Ian and I recently returned from a five day, six city trip across three European countries. It was a good opportunity to catch up with management teams and to see firsthand the facilities of some existing and prospective portfolio companies.
We are sometimes asked, “What value do you get from visiting companies on their home turf instead of at conferences or through conference calls?” The answer is that we view the act of going to meet them very worthwhile for a number of reasons:
Seeing how the business operates provides perspective – It is one thing to read or hear about the complexity of building a product or offering a service; it is quite another to actually see it in person. Seeing operations firsthand often provides a far better appreciation of the competitive advantages a business enjoys (or does not). After touring some of the most complex facilities across sectors like automotive, general industrial and aerospace, one gets a better understanding of what makes these businesses tick as well as their financial characteristics (operational leverage, capital intensity, working capital intensity etc.)
The nature of the conversation is different – Senior executives appreciate when you take the time to visit them in their own backyard. It shows you care enough to make the trip and many of these managers take significant pride in showing you what they have helped build. They are often far more relaxed and open to discussing their long term vision than after a long day of sitting through back-to-back meetings in a cramped hotel conference room getting grilled by hedge funds about short-term results.
We can give countless examples of when CEOs, CFOs and founders of businesses have walked through their stores, factories or distribution centres and proudly discussed how the business has been built and where they are planning to take it over time. A phone call, while useful, does not always have the same impact and these visits help to build relationships with management teams we wish to partner with over the long term.

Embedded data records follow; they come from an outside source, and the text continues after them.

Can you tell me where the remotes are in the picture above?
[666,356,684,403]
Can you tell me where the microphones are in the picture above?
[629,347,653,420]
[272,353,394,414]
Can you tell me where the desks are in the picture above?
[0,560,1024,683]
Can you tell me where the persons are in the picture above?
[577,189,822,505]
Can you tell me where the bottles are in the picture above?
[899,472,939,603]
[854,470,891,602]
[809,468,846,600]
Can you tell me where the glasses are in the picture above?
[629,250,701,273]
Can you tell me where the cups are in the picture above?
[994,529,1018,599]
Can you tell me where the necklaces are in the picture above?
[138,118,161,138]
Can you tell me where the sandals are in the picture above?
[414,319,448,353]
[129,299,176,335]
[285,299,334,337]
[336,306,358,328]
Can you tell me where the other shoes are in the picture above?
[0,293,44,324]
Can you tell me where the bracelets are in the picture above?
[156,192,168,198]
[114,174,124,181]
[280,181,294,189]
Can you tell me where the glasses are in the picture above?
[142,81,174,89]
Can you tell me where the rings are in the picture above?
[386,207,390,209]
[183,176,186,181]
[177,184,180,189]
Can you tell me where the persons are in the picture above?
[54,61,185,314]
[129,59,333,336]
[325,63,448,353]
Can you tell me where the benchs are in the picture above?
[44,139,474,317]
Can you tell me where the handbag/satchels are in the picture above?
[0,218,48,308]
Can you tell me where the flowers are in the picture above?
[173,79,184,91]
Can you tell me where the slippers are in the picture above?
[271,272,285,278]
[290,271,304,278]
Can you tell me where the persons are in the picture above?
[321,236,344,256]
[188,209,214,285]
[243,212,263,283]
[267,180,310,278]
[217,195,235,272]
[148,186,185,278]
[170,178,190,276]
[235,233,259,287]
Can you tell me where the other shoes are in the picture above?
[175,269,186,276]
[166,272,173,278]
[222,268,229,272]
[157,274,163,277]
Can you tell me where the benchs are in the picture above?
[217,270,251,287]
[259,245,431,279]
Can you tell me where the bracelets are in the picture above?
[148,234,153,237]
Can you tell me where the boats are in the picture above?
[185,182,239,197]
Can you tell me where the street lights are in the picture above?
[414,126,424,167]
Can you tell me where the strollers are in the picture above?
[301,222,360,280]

Visiting headquarters gives insight into how management prioritizes shareholders – Visiting companies can often provide insight into management’s true priorities and how they think about shareholder capital – shareholders after all are the owners of the company. This recent trip provides an interesting example.
We visited two companies operating in the same city, in the same industry and both are approximately the same size. One company boasted an extraordinarily opulent campus, featuring buildings created by globally renowned architects using exotic materials from around the world. There were numerous trendy restaurants and cafés onsite and the collection of art and fresh cut flowers were really quite something. Its competitor down the road had a headquarters that looked like, well, an office building. The lobby had not been updated in decades and contained a handful of uncomfortable chairs and a television that proudly showcased its products and included the share price. We met with the CFO in a small boardroom that included a broken coffee machine that would make random loud noises, but was fully functional so they had no reason to replace it. This CFO spoke about how cash generated from the business was to be put toward developing new products that would both improve the lives of its customers and provide fair returns to shareholders.
Which management team would you rather partner with for the long term?